Grâce à l’espace à l’étage, il y avait aussi souvent des activités relatives à la communauté, à la nourriture… des conférenciers, des films…
Évidemment, tout cela faisait partie de ce que j’avais en tête, mais de même que mes recettes, c’est un résultat qui a été atteint en collectivité. Quand les gens me disent qu’ils aiment mes recettes, je leur réponds qu’elles sont le résultat d’un savoir-faire collectif, d’une énergie commune, pas juste la mienne. La boulangerie, c’était la même chose.
A.B. : Donc, vous venez de passer le flambeau à de nouveaux propriétaires?
S.T. : Oui, officiellement, Silvia Roswitha Streit et Walter Streit sont devenus les propriétaires de la boulangerie le 1er janvier dernier. Il s’agit d’un couple d’Allemands. Nous nous connaissons depuis environ une dizaine d’années. Ils ont toujours adoré le Yukon, ils y passent environ trois mois par année. Au fil du temps, ils sont devenus des amis. Avant chaque séjour qu’ils faisaient ici, ils appelaient environ un mois à l’avance et passaient d’énormes commandes pour la boulangerie. Ils partaient ensuite faire des excursions, mais ils voulaient emporter des produits de l’Alpine Bakery. Du pain, des biscuits, des légumes… Nous avons fini par nous rapprocher. Il y a quelques années, ils m’ont invité en Allemagne, avec ma fille Mira, à l’occasion de leur mariage. Le Yukon les appelait depuis longtemps, semble-t-il.
A.B. : Vous avez cinq enfants. C’est surprenant de voir que vous n’avez pas passé le flambeau à l’un d’entre eux. Pourquoi cela?
S.T. : Oui, j’ai cinq enfants. Certains d’entre eux auraient pu reprendre la boulangerie. Ils sont brillants et ils avaient les connaissances qu’il aurait fallu. Mais comme toutes les jeunes personnes, ils ont leurs propres intérêts évidemment! De plus, c’est une aventure qui demande un très grand engagement. En temps surtout. C’est énormément de travail, sept jours sur sept. Je pense qu’ils avaient envie d’avoir une vie plus équilibrée que la mienne, je ne peux pas leur en vouloir pour ça!
A.B. : Vous avez donc plus de temps à présent. Que fait Suat Tuzlak maintenant qu’il ne confectionne plus les pains de la boulangerie?

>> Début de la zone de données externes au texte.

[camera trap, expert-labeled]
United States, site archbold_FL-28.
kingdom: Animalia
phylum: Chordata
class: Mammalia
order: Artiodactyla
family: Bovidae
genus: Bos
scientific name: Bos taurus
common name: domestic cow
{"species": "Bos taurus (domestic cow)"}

S.T. : Au moment où je vous parle, je reviens de la piscine, et j’ai fait du yoga. Je fais aussi beaucoup de ski. Après plus de trente ans de longues journées, de tant de dévouement professionnel, je pense que pour quelque temps, je vais prendre quelques moments pour moi. C’est bon d’avoir une petite pause. Je vois cela comme un moment « sabbatique ». J’ai beaucoup d’autres centres d’intérêt, et j’ai encore beaucoup d’énergie aussi. Je suis certain qu’un nouveau projet va se présenter avec le temps. Ce n’est pas quelque chose qui se présente immédiatement. Pour le moment, je prends du temps, je me détends et je vais voir ce que la vie va m’apporter.

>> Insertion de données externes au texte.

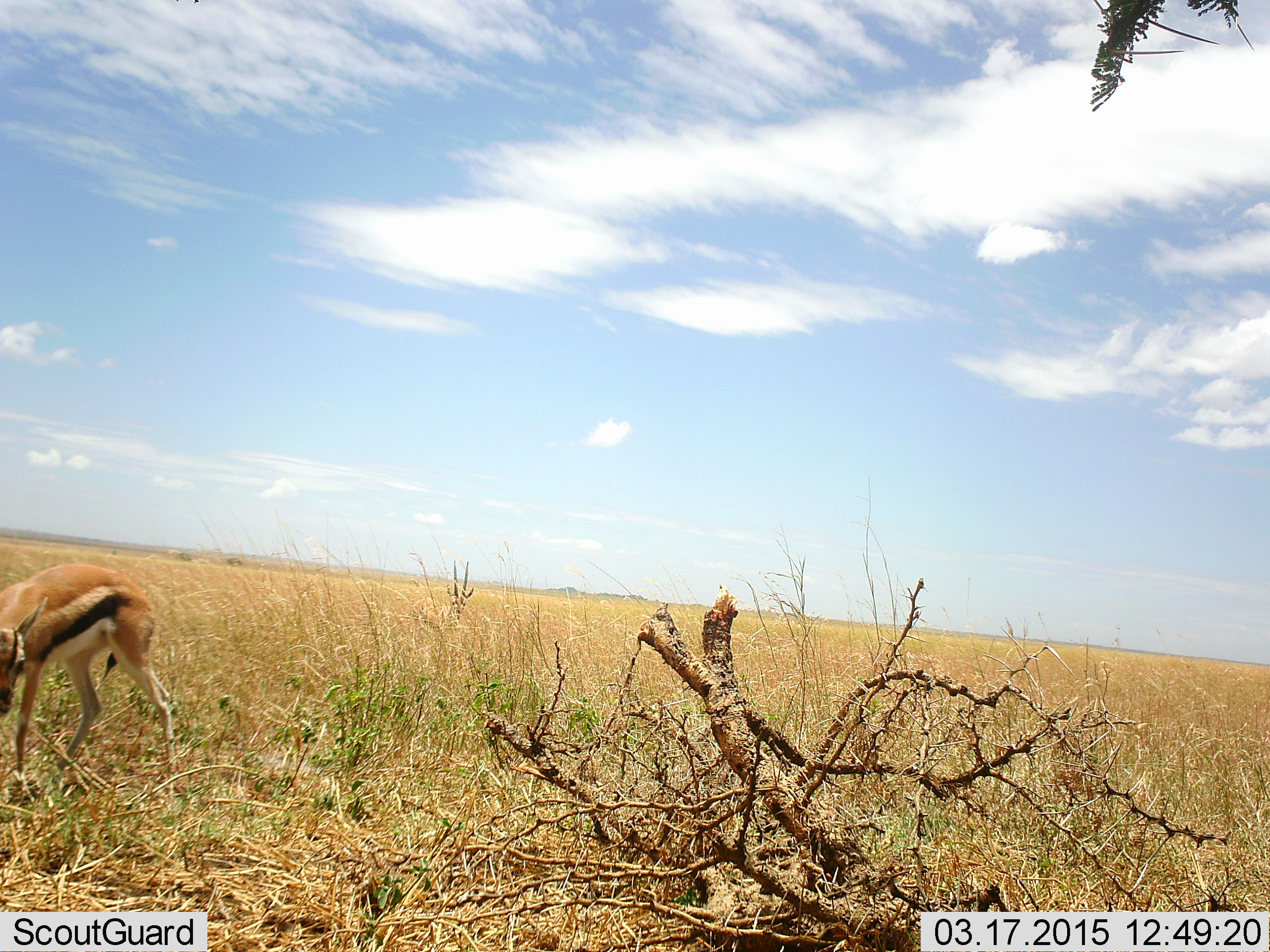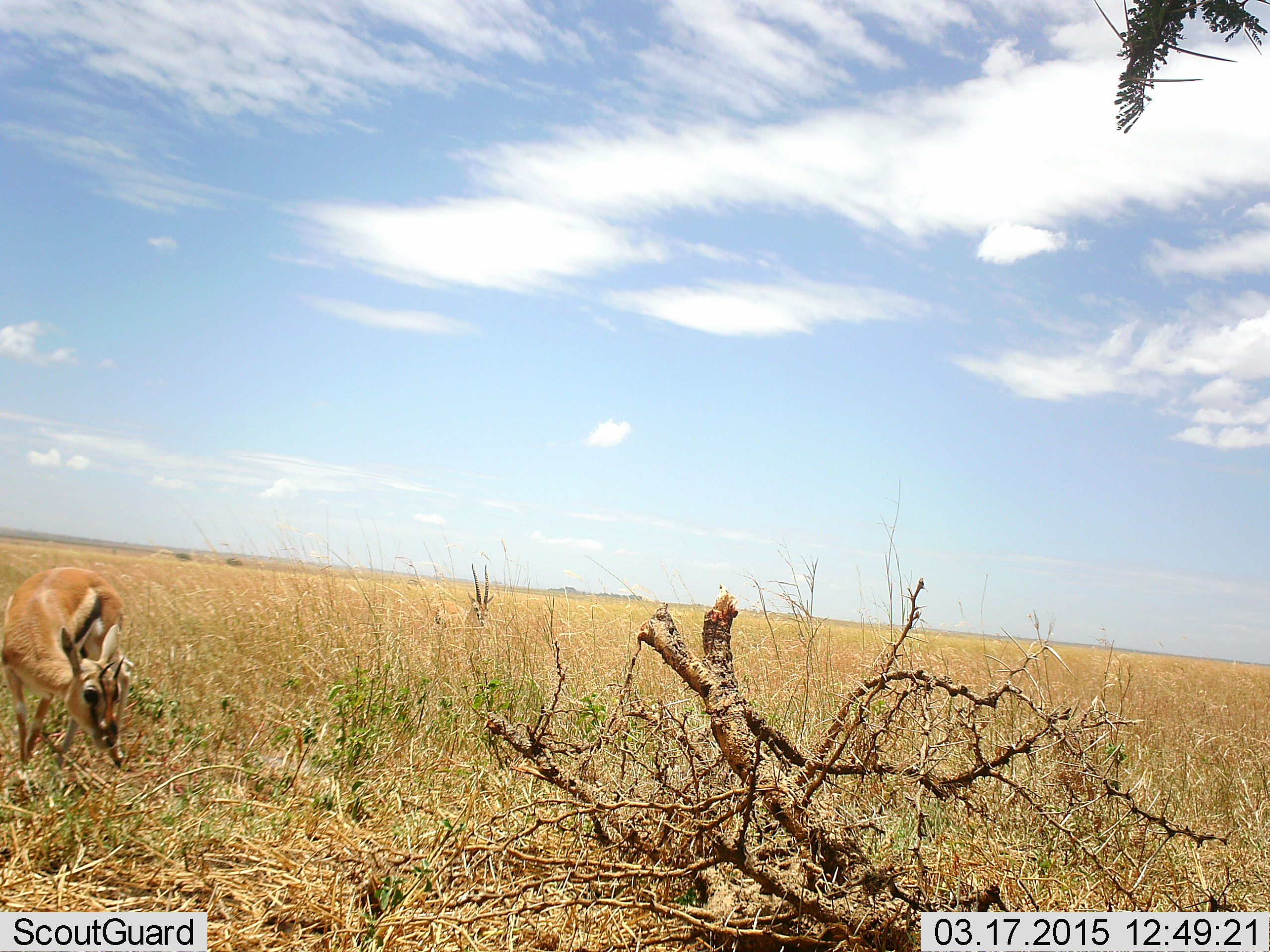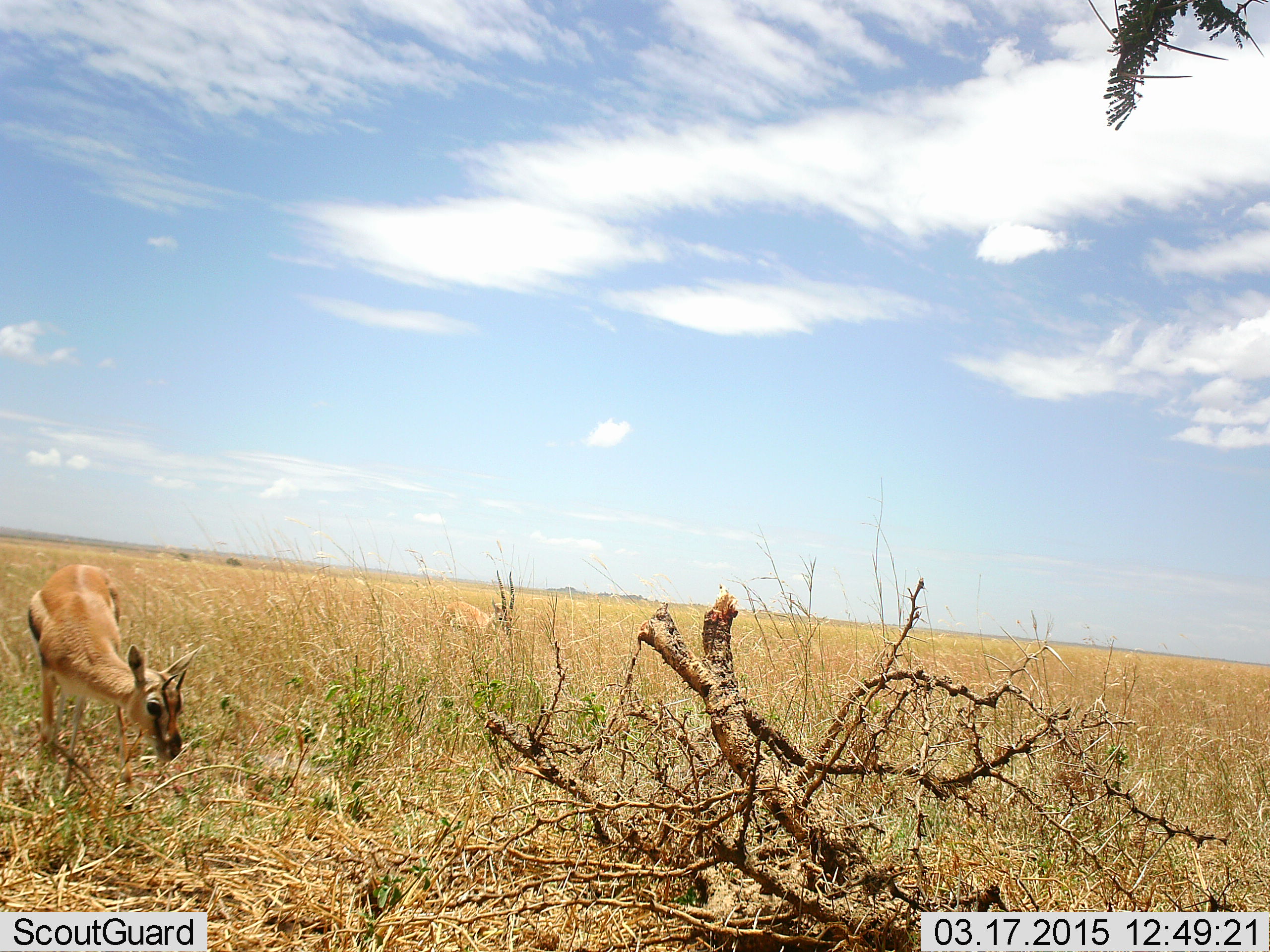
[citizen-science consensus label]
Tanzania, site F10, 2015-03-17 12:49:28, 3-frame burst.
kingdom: Animalia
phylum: Chordata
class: Mammalia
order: Artiodactyla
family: Bovidae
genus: Eudorcas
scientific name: Eudorcas thomsonii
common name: thomson's gazelle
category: gazellethomsons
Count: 1.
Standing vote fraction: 20%.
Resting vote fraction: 0%.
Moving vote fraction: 50%.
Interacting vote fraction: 0%.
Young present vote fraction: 0%.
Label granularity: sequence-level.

A.B. : Avez-vous des passions?
S.T. : J’aime toujours autant cuisiner! Derrière vous, vous voyez mes petits pains qui sont en train de lever. J’aime aussi partager. Avec mon horaire dédié à la boulangerie, je n’avais pas beaucoup de temps pour des activités sociales. À présent, je prends du temps pour voir des gens. Je partage des activités de préparation de pain. Parfois, je fais des échanges de services : j’enseigne à mon entraîneuse de natation à faire du pain par exemple!
Et bien sûr, j’ai beaucoup de livres qui m’attendent et voici ici une boîte de nouveaux disques. Je les ai reçus il y a deux ans! Maintenant, c’est le bon moment pour les écouter!

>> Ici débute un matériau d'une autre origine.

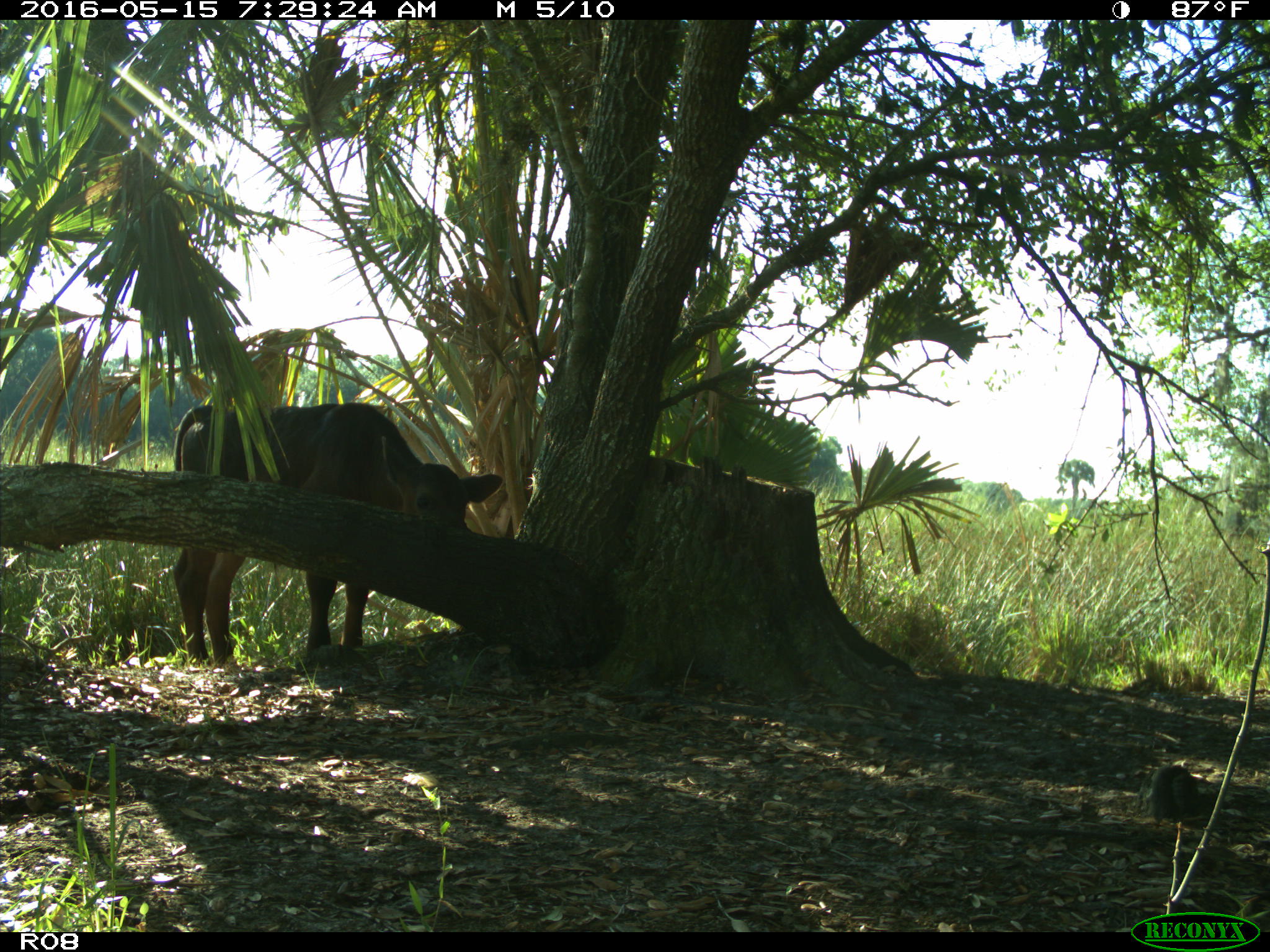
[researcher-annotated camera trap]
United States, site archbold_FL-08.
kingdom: Animalia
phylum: Chordata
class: Mammalia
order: Artiodactyla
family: Bovidae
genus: Bos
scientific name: Bos taurus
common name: domestic cow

A.B. : Merci beaucoup, Suat, ce fut un grand plaisir.
S.T. : Merci à vous. Je voudrais aussi mentionner que si la boulangerie a fonctionné, si ce projet que j’avais a réussi et duré aussi longtemps, c’est parce que j’ai eu le soutien de la communauté. Les habitants de Whitehorse m’ont toujours soutenu, depuis le début. Sans eux, la boulangerie n’aurait pas pu survivre. Pour cela, je voudrais les remercier.